Consigne 1:
Répondez à ces questions à l’aide de l’extrait du texte, en notant vos réponses (a), (b), (c) :
(a) Quel est le prénom de la femme que Jalal rencontre ?
(b) Dans quel endroit se passe leur première rencontre ?
(c) Comment réagit Farzaneh en voyant son sosie ?
Consigne 2:
Pour chaque phrase (a), (b), (c), dites si elle est conforme à l’extrait du texte (oui ou non) et citez les mots qui le montrent.
(a) Bita ressemble exactement à Farzaneh.
(b) Farzaneh reste calme quand elle voit son sosie.
(c) Jalal et Bita se rencontrent pour la première fois dans un café.
Consigne 3:
Relevez tous les noms et prénoms de personnes qui apparaissent dans l’extrait du texte.

Extrait du texte:
-----

Farzaneh veut pourtant en avoir le coeur net et envoie son beaupère sur les lieux, avant que Jalal ne se rende lui-même à l’appartement en question. Mani Haghighi change alors de perspective avec fluidité et nous fait assister, au cours d’une scène magnifique dans une cage d’escaliers, à la première rencontre entre cette femme, prénommée Bita, et Jalal. Tous deux sont surpris et impressionnés, car l’un découvre qu’elle ressemble exactement à Farzaneh et l’autre qu’une voisine reconnaît son mari en voyant Jalal : celui-ci est censé réparer la machine à laver de l’immeuble. Lorsque Farzaneh débarque et aperçoit son sosie, elle s’effondre. Pour elle, cette découverte est des plus inquiétantes.

-----

Extraits de données:
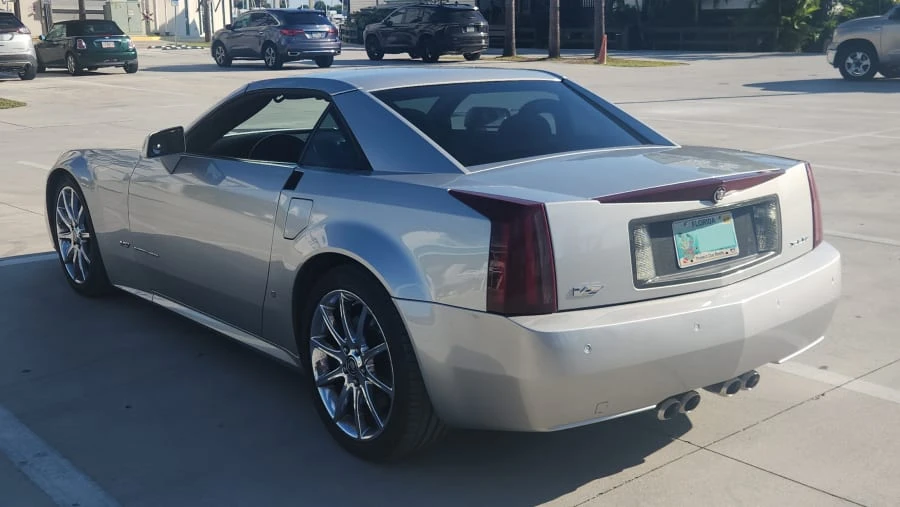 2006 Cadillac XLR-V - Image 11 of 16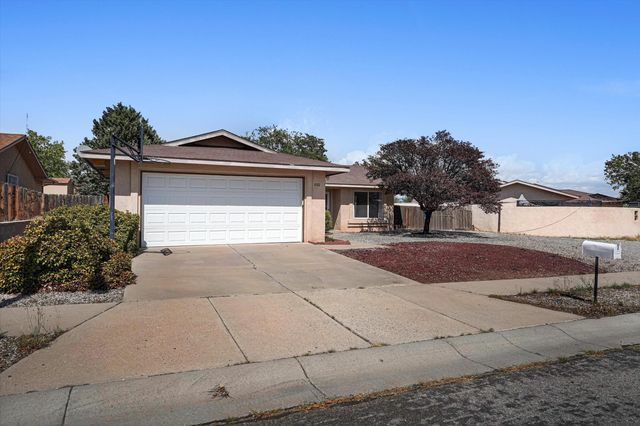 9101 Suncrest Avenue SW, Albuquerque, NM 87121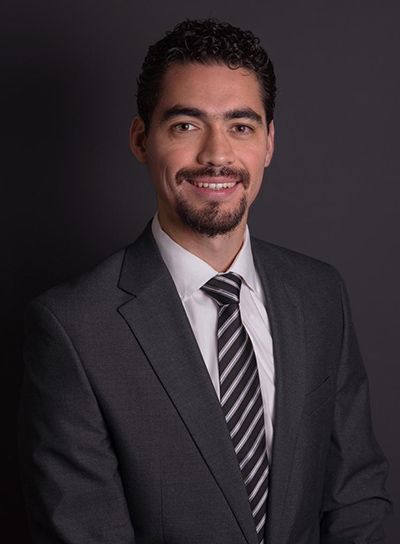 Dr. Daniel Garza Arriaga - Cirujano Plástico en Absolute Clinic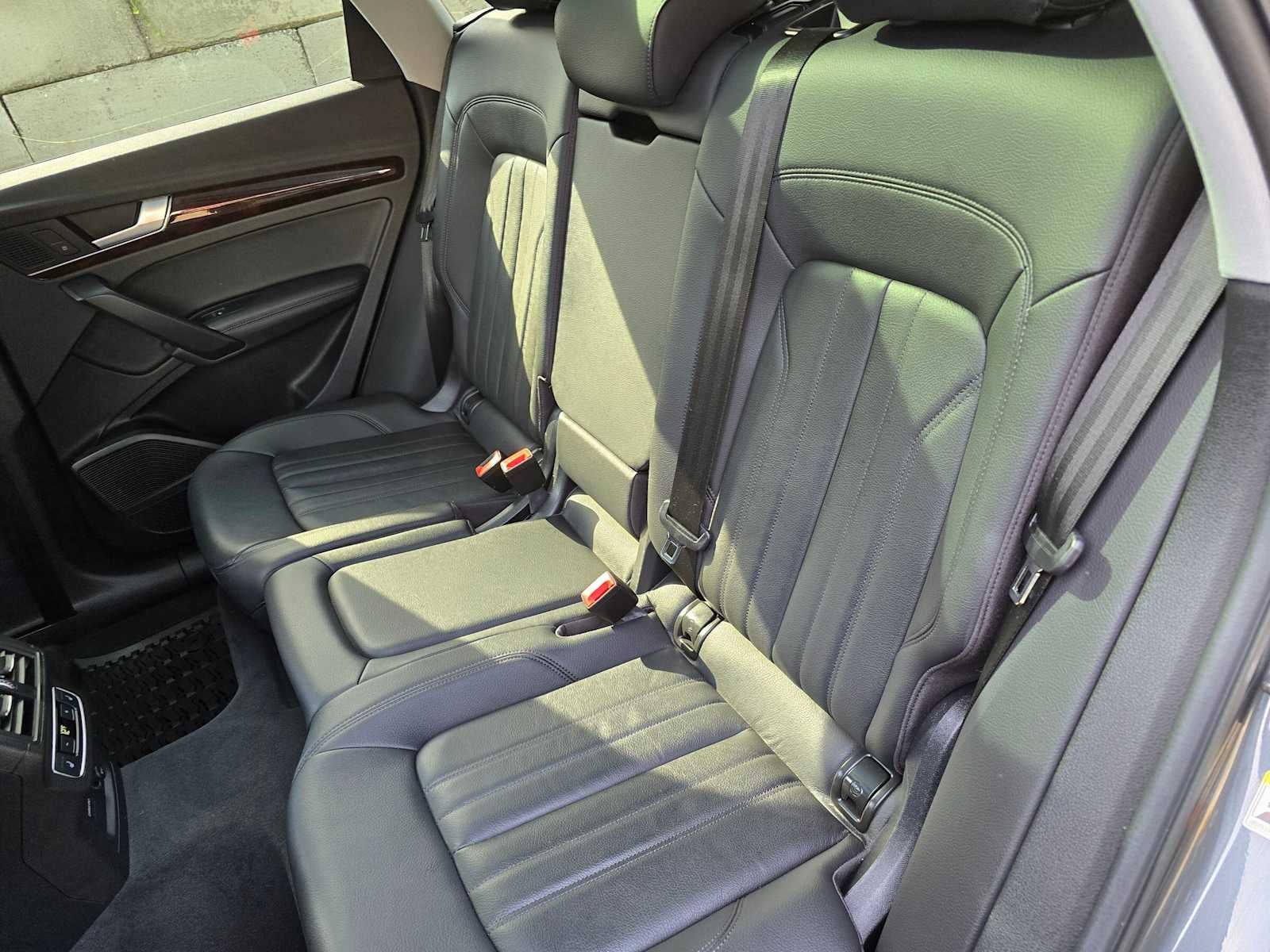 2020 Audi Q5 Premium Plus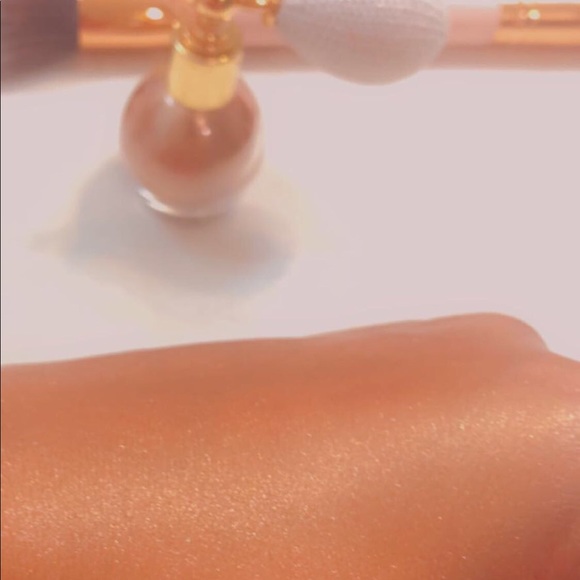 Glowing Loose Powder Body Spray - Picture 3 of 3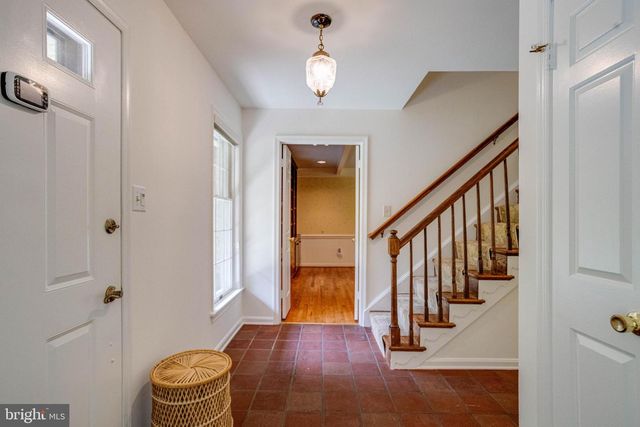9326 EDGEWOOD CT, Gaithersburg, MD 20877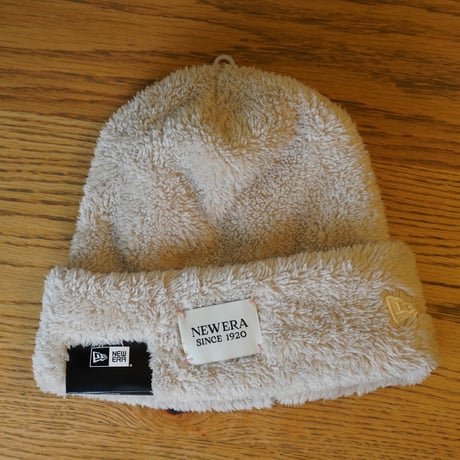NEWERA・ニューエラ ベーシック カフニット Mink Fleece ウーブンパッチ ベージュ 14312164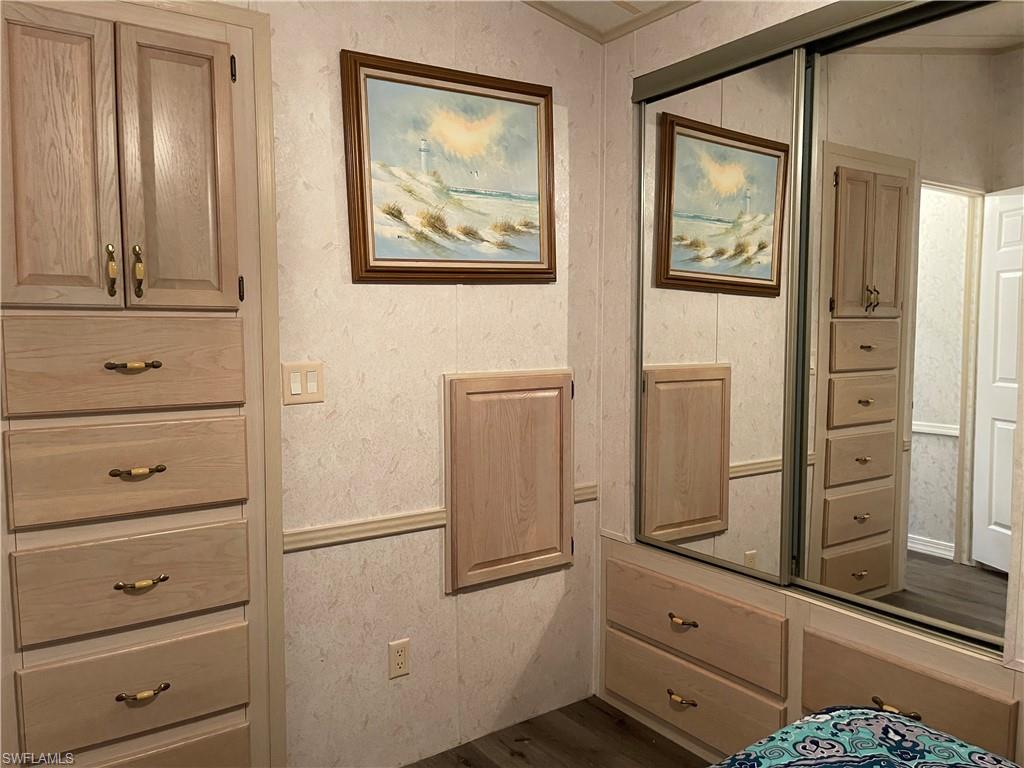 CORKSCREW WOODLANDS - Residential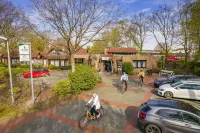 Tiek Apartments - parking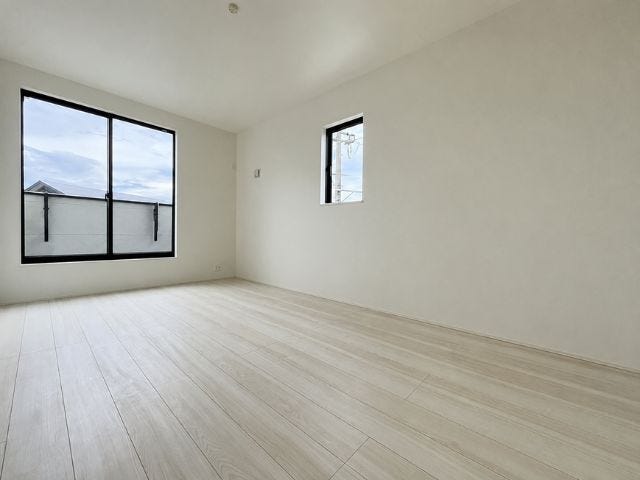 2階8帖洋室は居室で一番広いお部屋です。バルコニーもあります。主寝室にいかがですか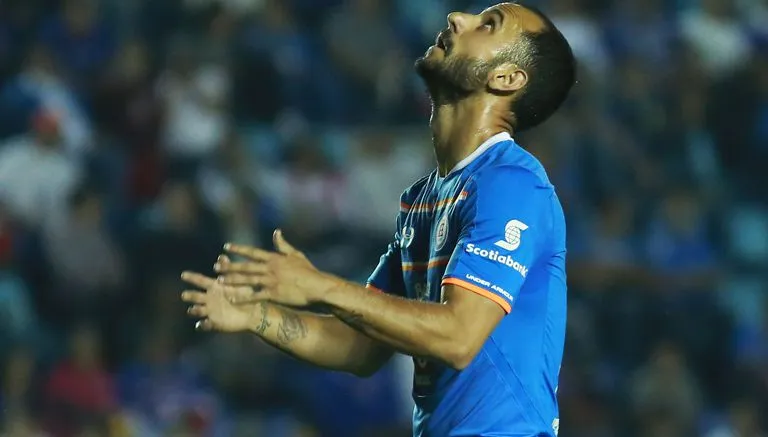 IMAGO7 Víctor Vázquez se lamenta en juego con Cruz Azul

-----

Réponse 1:
(a) Bita.
(b) Dans une cage d’escaliers.
(c) Elle s’effondre.

Réponse 2:
(a) Oui : « elle ressemble exactement à Farzaneh ».
(b) Non : « elle s’effondre ».
(c) Non : « dans une cage d’escaliers ».

Réponse 3:
Farzaneh, Jalal, Mani Haghighi, Bita.